Year-Round School Debate Have Some Looking At High Schools
Posted July 13, 2005
RALEIGH, N.C. — The Wake County Board of Education's proposed plan to switch 20 public schools to a mandatory year-round schedule has drawn criticism from parents who say they want their children to have summer breaks.
With the increased population growth, school system officials say year-round schools can accommodate 25 percent more elementary and middle school students.
When it comes to year-round schools, Wake County parent Lauren Watral is all for them. In fact, she says she would like year-round high school.
"I'm personally for year-round school," Watral said. "It's economical; you get more use out of the school."
But, high schools in Wake County are left virtually untouched by the year-round discussion.
"I think high schools are far more complicated than elementary or middle school," said East Wake High School Principal Dr. Herman Norman.
Norman says leaders need to consider challenges with athletic schedules, community college classes and summer jobs.
"So many of our students must have summer jobs to supplement the family income," Norman said.
Wake County does have an example from which it can learn.
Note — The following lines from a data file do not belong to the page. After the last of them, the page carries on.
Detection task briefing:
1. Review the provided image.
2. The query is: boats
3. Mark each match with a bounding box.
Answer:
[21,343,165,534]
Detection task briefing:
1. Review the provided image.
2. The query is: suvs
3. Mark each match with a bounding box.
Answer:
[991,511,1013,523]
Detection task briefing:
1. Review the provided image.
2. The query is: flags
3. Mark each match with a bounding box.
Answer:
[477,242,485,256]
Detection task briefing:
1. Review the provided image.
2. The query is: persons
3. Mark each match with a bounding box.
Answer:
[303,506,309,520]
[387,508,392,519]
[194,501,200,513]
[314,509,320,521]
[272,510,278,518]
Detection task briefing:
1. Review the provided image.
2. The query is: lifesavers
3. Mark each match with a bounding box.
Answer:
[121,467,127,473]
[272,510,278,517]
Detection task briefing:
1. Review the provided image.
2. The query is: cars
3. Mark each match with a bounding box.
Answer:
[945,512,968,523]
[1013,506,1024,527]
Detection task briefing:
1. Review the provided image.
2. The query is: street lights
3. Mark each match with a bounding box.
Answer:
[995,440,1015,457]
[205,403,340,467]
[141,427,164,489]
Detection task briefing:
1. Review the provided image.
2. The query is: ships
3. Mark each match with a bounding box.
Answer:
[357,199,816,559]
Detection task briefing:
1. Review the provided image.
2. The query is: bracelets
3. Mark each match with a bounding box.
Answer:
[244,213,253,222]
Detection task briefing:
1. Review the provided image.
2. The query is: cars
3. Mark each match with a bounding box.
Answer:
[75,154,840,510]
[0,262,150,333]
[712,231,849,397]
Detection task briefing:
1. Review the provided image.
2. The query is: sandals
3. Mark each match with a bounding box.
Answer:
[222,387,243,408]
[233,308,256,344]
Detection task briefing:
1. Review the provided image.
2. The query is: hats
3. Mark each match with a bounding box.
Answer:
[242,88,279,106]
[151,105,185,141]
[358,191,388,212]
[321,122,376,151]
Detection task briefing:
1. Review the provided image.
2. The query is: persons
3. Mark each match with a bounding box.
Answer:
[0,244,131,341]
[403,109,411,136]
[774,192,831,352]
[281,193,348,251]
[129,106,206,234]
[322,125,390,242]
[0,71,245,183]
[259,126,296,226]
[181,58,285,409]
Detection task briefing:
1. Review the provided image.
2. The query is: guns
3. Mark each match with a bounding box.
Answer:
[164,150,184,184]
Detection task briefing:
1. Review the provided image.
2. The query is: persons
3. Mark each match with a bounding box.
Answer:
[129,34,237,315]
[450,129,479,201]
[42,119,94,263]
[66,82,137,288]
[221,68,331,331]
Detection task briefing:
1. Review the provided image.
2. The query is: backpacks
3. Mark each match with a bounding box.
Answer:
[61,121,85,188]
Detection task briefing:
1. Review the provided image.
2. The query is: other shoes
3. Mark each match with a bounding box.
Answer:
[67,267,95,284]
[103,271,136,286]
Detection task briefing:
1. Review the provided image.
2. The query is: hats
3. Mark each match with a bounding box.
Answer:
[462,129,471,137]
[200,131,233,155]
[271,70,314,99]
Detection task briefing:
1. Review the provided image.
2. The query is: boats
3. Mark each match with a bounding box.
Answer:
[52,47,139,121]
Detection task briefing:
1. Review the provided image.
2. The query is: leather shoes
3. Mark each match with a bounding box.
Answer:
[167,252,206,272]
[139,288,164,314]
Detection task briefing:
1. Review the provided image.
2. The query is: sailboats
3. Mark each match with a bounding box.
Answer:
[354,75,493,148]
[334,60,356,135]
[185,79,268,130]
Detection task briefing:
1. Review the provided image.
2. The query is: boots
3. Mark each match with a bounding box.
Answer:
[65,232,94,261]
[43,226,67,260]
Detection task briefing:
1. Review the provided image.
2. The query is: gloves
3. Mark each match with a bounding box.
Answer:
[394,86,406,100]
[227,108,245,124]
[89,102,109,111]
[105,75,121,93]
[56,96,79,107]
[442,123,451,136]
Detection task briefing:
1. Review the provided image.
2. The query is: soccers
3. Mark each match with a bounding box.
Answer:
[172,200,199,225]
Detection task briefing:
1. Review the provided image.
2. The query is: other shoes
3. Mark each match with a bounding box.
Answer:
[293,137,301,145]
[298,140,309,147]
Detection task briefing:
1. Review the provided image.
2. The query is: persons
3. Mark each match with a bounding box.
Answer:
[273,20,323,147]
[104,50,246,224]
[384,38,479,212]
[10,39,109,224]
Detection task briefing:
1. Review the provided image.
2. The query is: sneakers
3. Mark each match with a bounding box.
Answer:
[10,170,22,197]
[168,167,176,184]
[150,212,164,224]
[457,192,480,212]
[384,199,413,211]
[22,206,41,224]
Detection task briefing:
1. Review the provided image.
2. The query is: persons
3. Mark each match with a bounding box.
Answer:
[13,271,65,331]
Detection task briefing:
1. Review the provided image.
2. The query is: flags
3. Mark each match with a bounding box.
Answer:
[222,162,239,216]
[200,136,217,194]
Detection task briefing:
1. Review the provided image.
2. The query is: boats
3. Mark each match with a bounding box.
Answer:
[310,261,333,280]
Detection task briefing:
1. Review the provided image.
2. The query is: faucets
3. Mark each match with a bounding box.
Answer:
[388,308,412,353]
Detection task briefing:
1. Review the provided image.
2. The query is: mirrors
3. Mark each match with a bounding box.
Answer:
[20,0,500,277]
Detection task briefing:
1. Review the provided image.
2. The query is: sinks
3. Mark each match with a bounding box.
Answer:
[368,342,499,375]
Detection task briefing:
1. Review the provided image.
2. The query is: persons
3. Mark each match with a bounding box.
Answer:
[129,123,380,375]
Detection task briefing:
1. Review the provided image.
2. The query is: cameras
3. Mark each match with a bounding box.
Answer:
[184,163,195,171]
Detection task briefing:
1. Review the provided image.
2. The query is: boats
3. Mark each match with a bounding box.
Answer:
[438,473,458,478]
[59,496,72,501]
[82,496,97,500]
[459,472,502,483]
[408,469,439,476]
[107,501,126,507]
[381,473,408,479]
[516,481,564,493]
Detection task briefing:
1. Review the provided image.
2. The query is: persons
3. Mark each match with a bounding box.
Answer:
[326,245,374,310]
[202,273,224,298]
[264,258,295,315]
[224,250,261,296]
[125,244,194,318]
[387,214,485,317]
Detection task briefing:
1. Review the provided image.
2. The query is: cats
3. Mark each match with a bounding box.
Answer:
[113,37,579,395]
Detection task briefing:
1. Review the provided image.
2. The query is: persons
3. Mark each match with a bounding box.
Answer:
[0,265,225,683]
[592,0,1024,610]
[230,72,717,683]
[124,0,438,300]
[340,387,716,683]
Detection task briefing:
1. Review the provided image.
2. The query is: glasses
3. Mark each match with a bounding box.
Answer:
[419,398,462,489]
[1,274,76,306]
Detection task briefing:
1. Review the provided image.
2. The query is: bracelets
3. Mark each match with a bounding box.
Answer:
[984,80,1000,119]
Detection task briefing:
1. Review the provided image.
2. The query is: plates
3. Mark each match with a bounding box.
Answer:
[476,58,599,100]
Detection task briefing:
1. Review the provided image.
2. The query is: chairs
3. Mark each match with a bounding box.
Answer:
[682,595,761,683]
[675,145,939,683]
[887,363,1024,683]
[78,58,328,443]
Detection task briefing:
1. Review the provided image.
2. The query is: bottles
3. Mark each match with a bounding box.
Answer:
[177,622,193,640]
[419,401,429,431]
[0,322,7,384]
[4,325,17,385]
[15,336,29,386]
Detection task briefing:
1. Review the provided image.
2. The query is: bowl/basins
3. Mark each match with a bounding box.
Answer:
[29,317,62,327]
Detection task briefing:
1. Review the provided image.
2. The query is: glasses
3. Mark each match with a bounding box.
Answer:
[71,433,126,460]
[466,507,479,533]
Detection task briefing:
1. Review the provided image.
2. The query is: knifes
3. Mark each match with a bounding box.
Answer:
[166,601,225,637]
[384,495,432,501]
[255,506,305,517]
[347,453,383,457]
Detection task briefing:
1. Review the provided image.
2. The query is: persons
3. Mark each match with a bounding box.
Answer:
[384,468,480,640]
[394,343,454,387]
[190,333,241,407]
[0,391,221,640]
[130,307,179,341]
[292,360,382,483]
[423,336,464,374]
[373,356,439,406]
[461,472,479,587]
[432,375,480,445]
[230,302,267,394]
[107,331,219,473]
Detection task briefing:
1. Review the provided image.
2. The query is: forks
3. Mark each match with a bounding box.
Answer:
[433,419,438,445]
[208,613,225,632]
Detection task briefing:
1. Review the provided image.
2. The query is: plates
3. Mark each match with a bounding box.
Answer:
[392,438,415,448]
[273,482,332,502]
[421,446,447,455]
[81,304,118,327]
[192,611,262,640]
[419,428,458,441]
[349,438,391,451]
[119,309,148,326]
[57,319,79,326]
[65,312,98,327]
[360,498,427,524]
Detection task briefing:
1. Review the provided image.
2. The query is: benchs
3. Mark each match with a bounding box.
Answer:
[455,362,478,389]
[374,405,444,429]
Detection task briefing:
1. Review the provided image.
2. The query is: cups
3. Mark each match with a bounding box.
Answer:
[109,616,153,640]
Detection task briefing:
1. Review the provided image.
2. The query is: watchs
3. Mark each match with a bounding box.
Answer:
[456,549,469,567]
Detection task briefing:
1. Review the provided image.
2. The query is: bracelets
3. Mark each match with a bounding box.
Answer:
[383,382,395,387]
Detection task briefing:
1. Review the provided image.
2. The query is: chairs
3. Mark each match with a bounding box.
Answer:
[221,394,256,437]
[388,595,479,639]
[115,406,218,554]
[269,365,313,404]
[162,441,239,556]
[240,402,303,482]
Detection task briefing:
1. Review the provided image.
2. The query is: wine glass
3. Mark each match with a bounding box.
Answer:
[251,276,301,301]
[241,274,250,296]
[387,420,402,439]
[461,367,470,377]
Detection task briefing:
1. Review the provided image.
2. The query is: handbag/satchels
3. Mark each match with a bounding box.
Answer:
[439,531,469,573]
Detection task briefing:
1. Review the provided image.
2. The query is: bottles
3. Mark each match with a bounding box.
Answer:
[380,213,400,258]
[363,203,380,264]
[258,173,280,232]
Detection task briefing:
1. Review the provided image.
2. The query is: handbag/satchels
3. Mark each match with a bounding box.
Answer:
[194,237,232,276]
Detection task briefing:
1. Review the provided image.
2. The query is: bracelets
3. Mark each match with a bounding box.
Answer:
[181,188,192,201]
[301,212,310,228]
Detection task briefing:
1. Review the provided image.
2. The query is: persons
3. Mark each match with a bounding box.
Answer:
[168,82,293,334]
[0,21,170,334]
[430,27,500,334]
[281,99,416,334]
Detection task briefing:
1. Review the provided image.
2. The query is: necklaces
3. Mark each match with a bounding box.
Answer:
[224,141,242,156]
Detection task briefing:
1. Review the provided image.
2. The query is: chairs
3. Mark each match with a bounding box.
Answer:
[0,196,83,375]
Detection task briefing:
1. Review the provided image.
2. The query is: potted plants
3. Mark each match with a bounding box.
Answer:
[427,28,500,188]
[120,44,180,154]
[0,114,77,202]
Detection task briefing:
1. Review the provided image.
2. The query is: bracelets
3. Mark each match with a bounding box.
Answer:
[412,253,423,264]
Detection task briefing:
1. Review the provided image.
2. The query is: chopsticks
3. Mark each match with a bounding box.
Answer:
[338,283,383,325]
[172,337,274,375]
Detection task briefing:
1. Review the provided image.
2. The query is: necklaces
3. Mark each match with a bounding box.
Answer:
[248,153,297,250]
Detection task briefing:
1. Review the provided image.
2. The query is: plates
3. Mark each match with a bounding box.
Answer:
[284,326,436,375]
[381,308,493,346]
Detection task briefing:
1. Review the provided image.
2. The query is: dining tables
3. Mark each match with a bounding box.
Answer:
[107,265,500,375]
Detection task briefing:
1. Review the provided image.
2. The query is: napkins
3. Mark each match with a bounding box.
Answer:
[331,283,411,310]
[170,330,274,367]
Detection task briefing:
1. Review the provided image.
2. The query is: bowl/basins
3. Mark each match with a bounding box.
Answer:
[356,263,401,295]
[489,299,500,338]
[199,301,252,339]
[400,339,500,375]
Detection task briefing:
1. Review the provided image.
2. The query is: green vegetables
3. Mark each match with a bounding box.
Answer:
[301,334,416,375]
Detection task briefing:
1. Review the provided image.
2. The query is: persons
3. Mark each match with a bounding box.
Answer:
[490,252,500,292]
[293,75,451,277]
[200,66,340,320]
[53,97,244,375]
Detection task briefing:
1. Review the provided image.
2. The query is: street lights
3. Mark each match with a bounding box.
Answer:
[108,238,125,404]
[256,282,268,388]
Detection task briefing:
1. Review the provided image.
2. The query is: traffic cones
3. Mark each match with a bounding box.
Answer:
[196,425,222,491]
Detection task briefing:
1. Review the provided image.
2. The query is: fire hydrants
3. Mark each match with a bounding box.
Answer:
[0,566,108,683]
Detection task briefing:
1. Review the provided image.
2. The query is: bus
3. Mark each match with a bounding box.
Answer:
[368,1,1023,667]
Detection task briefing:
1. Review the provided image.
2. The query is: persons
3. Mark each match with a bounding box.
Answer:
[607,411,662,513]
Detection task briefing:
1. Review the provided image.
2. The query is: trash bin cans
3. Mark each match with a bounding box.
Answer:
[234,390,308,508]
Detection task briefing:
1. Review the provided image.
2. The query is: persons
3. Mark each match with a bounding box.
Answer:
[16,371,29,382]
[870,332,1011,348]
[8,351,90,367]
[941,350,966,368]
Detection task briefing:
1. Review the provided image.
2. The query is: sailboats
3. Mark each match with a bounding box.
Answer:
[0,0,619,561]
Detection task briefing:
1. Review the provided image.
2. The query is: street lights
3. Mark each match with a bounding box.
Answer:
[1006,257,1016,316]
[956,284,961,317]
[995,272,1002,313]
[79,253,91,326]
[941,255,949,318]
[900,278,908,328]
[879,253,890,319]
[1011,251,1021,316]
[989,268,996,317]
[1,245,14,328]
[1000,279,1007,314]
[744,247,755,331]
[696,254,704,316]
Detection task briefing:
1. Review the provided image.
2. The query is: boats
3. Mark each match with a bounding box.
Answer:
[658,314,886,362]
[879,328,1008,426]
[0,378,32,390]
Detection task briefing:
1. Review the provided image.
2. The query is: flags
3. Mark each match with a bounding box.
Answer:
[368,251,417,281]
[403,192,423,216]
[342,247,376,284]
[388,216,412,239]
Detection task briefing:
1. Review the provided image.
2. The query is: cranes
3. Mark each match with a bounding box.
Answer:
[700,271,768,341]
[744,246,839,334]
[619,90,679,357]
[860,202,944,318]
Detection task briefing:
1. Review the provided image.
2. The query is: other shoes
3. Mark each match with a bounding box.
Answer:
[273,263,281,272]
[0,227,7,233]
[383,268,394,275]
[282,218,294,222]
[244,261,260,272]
Southeast Raleigh High School is on a modified year-round schedule, but it is not the same as the other systemwide year-round tracks, which is what parents say they need to make it work for their families.
"If we're going to ask more people to use year-round schools, it's important to have a K through 12 calendar available," said Wake County school board member Bill Fletcher.
Fletcher says some school calendar alignment is necessary.
"It's something people in year-round have been asking for a decade," he said.
Watral wants the discussion to start now.
"I think it's inevitable, but it's going to be a fight to get it instituted," Watral said.
There are about 265 year-round high schools nationwide, including one in Cumberland County. It is a cultural arts school without an athletic program. Newton-Conover schools had a year-round high school, but scheduling problems and a lack of community support led the school system to abandon the idea.